--- begin SUPPLIED MATERIAL ---

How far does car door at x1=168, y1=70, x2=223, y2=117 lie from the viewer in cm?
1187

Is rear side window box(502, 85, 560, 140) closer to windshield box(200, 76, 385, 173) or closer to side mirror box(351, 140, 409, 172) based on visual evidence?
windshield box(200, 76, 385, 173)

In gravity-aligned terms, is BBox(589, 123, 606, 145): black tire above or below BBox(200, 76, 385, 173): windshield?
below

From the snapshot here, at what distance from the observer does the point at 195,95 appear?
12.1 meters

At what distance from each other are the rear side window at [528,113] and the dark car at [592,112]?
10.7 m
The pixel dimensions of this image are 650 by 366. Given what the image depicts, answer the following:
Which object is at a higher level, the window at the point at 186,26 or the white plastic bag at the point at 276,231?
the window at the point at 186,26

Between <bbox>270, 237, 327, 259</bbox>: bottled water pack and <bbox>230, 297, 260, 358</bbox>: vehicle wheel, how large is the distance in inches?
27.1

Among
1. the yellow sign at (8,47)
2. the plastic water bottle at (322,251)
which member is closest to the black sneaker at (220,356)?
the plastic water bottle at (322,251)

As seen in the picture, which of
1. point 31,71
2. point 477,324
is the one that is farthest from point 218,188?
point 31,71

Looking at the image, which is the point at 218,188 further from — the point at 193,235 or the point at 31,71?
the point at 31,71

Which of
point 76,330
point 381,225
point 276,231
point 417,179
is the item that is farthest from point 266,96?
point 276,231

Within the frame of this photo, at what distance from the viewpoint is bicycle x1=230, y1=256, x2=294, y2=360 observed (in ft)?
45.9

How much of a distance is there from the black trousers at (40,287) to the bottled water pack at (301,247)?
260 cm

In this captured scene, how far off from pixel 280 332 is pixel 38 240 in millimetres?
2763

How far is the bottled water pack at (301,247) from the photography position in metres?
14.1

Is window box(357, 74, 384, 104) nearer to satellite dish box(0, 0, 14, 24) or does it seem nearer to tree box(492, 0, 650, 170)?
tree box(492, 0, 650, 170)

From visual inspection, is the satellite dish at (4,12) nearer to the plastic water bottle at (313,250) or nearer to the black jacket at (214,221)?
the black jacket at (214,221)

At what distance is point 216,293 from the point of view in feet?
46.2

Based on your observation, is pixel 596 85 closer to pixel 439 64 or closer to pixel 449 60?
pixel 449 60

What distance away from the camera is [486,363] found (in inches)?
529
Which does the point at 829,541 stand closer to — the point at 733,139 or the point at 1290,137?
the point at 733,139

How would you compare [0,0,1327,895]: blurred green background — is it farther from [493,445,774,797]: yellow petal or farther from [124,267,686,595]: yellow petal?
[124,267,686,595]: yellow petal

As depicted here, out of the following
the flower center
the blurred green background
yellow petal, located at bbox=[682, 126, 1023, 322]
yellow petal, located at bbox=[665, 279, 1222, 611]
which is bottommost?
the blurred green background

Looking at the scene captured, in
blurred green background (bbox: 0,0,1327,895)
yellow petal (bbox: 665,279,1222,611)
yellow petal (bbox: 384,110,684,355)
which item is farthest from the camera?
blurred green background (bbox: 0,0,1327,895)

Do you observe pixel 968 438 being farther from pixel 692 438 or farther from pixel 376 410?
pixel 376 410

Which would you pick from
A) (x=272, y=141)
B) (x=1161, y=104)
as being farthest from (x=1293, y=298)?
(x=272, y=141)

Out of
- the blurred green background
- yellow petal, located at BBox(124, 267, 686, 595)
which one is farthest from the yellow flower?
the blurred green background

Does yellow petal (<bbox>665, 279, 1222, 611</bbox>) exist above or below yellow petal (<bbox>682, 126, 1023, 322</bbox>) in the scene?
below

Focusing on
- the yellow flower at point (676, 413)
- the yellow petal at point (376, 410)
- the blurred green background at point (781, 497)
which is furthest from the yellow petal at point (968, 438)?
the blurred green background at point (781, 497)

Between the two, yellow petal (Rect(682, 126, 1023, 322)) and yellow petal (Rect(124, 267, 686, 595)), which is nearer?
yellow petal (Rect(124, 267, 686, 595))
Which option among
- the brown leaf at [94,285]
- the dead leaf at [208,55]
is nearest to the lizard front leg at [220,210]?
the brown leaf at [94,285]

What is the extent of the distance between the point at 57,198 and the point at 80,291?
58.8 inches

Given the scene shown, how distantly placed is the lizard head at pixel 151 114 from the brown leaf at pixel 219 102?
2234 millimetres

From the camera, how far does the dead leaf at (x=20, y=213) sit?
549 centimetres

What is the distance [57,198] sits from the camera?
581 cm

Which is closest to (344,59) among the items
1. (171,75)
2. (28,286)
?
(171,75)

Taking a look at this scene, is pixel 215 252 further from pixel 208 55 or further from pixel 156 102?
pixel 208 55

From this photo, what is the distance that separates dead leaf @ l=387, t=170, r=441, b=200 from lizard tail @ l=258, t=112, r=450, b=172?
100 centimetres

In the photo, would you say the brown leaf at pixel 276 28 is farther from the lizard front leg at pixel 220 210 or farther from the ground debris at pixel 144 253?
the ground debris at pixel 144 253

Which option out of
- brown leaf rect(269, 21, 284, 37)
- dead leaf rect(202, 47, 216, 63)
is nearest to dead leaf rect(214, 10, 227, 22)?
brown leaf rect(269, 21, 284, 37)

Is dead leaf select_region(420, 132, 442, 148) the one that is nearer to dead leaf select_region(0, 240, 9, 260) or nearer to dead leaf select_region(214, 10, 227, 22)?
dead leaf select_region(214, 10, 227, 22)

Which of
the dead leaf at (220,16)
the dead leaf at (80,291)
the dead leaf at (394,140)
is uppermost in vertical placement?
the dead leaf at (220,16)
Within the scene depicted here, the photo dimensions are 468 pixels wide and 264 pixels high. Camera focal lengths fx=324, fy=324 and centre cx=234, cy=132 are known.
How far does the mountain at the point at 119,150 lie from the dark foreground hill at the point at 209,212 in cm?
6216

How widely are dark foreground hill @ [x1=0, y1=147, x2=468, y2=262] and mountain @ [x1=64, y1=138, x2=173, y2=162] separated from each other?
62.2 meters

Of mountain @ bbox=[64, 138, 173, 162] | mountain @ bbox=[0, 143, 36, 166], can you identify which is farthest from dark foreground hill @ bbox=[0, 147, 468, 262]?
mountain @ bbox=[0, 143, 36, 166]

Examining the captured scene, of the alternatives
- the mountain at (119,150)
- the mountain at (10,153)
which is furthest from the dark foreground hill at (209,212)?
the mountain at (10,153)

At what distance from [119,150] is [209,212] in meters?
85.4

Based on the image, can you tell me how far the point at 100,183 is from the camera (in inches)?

--- end SUPPLIED MATERIAL ---

• **GIVEN INSTRUCTION**:
Everything in the listing above should be restated exactly.

• **EXPECTED ANSWER**:
How far does car door at x1=168, y1=70, x2=223, y2=117 lie from the viewer in cm?
1187

Is rear side window box(502, 85, 560, 140) closer to windshield box(200, 76, 385, 173) or closer to side mirror box(351, 140, 409, 172) based on visual evidence?
windshield box(200, 76, 385, 173)

In gravity-aligned terms, is BBox(589, 123, 606, 145): black tire above or below BBox(200, 76, 385, 173): windshield?
below

From the snapshot here, at what distance from the observer does the point at 195,95 appear?
12.1 meters

At what distance from each other are the rear side window at [528,113] and the dark car at [592,112]?
10.7 m
The pixel dimensions of this image are 650 by 366. Given what the image depicts, answer the following:
Which object is at a higher level, the window at the point at 186,26 or the white plastic bag at the point at 276,231?
the window at the point at 186,26

Between <bbox>270, 237, 327, 259</bbox>: bottled water pack and <bbox>230, 297, 260, 358</bbox>: vehicle wheel, how large is the distance in inches?
27.1

Among
1. the yellow sign at (8,47)
2. the plastic water bottle at (322,251)
which member is closest to the black sneaker at (220,356)?
the plastic water bottle at (322,251)

As seen in the picture, which of
1. point 31,71
2. point 477,324
is the one that is farthest from point 218,188?
point 31,71

Looking at the image, which is the point at 218,188 further from — the point at 193,235 or the point at 31,71?
the point at 31,71

Which of
point 76,330
point 381,225
point 276,231
point 417,179
is the item that is farthest from point 266,96?
point 276,231

Within the frame of this photo, at what distance from the viewpoint is bicycle x1=230, y1=256, x2=294, y2=360 observed (in ft)?
45.9

How much of a distance is there from the black trousers at (40,287) to the bottled water pack at (301,247)?
260 cm

In this captured scene, how far off from pixel 280 332 is pixel 38 240 in millimetres?
2763

How far is the bottled water pack at (301,247) from the photography position in metres?
14.1

Is window box(357, 74, 384, 104) nearer to satellite dish box(0, 0, 14, 24) or does it seem nearer to tree box(492, 0, 650, 170)?
tree box(492, 0, 650, 170)

From visual inspection, is the satellite dish at (4,12) nearer to the plastic water bottle at (313,250) or nearer to the black jacket at (214,221)?
the black jacket at (214,221)

At what distance is point 216,293 from the point of view in feet?
46.2

Based on your observation, is pixel 596 85 closer to pixel 439 64 or closer to pixel 449 60?
pixel 449 60

What distance away from the camera is [486,363] found (in inches)?
529
Which does the point at 829,541 stand closer to — the point at 733,139 or the point at 1290,137?
the point at 733,139

How would you compare [0,0,1327,895]: blurred green background — is it farther from [493,445,774,797]: yellow petal or farther from [124,267,686,595]: yellow petal?
[124,267,686,595]: yellow petal

As depicted here, out of the following
the flower center
the blurred green background
yellow petal, located at bbox=[682, 126, 1023, 322]
yellow petal, located at bbox=[665, 279, 1222, 611]
which is bottommost?
the blurred green background

Looking at the scene captured, in
blurred green background (bbox: 0,0,1327,895)
yellow petal (bbox: 665,279,1222,611)
yellow petal (bbox: 384,110,684,355)
which item is farthest from the camera?
blurred green background (bbox: 0,0,1327,895)

Do you observe pixel 968 438 being farther from pixel 692 438 or farther from pixel 376 410?
pixel 376 410

Which would you pick from
A) (x=272, y=141)
B) (x=1161, y=104)
as being farthest from (x=1293, y=298)?
(x=272, y=141)

Out of
- the blurred green background
- yellow petal, located at BBox(124, 267, 686, 595)
which one is farthest from the yellow flower?
the blurred green background

Does yellow petal (<bbox>665, 279, 1222, 611</bbox>) exist above or below yellow petal (<bbox>682, 126, 1023, 322</bbox>) in the scene?
below

Focusing on
- the yellow flower at point (676, 413)
- the yellow petal at point (376, 410)
- the blurred green background at point (781, 497)
which is furthest from the yellow petal at point (968, 438)?
the blurred green background at point (781, 497)

Between the two, yellow petal (Rect(682, 126, 1023, 322)) and yellow petal (Rect(124, 267, 686, 595)), which is nearer?
yellow petal (Rect(124, 267, 686, 595))
Which option among
- the brown leaf at [94,285]
- the dead leaf at [208,55]
is nearest to the lizard front leg at [220,210]?
the brown leaf at [94,285]

What is the extent of the distance between the point at 57,198 and the point at 80,291?
58.8 inches

Given the scene shown, how distantly placed is the lizard head at pixel 151 114 from the brown leaf at pixel 219 102?
2234 millimetres

From the camera, how far does the dead leaf at (x=20, y=213) sit?
549 centimetres

What is the distance [57,198] sits from the camera?
581 cm

Which is closest to (344,59) among the items
1. (171,75)
2. (28,286)
?
(171,75)

Taking a look at this scene, is pixel 215 252 further from pixel 208 55 or further from pixel 156 102?
pixel 208 55

From this photo, what is the distance that separates dead leaf @ l=387, t=170, r=441, b=200 from lizard tail @ l=258, t=112, r=450, b=172?
100 centimetres

In the photo, would you say the brown leaf at pixel 276 28 is farther from the lizard front leg at pixel 220 210 or farther from the ground debris at pixel 144 253?
the ground debris at pixel 144 253

Which option out of
- brown leaf rect(269, 21, 284, 37)
- dead leaf rect(202, 47, 216, 63)
is nearest to dead leaf rect(214, 10, 227, 22)?
brown leaf rect(269, 21, 284, 37)

Is dead leaf select_region(420, 132, 442, 148) the one that is nearer to dead leaf select_region(0, 240, 9, 260) or nearer to dead leaf select_region(214, 10, 227, 22)?
dead leaf select_region(214, 10, 227, 22)

Which of
the dead leaf at (220,16)
the dead leaf at (80,291)
the dead leaf at (394,140)
is uppermost in vertical placement?
the dead leaf at (220,16)
Within the scene depicted here, the photo dimensions are 468 pixels wide and 264 pixels high. Camera focal lengths fx=324, fy=324 and centre cx=234, cy=132 are known.
How far does the mountain at the point at 119,150 lie from the dark foreground hill at the point at 209,212 in cm?
6216

How widely are dark foreground hill @ [x1=0, y1=147, x2=468, y2=262] and mountain @ [x1=64, y1=138, x2=173, y2=162] separated from each other?
62.2 meters

Of mountain @ bbox=[64, 138, 173, 162] | mountain @ bbox=[0, 143, 36, 166], can you identify which is farthest from dark foreground hill @ bbox=[0, 147, 468, 262]?
mountain @ bbox=[0, 143, 36, 166]

Examining the captured scene, of the alternatives
- the mountain at (119,150)
- the mountain at (10,153)
which is furthest from the dark foreground hill at (209,212)?
the mountain at (10,153)

At what distance from [119,150] is [209,212] in meters?
85.4

Based on the image, can you tell me how far the point at 100,183 is from the camera (in inches)?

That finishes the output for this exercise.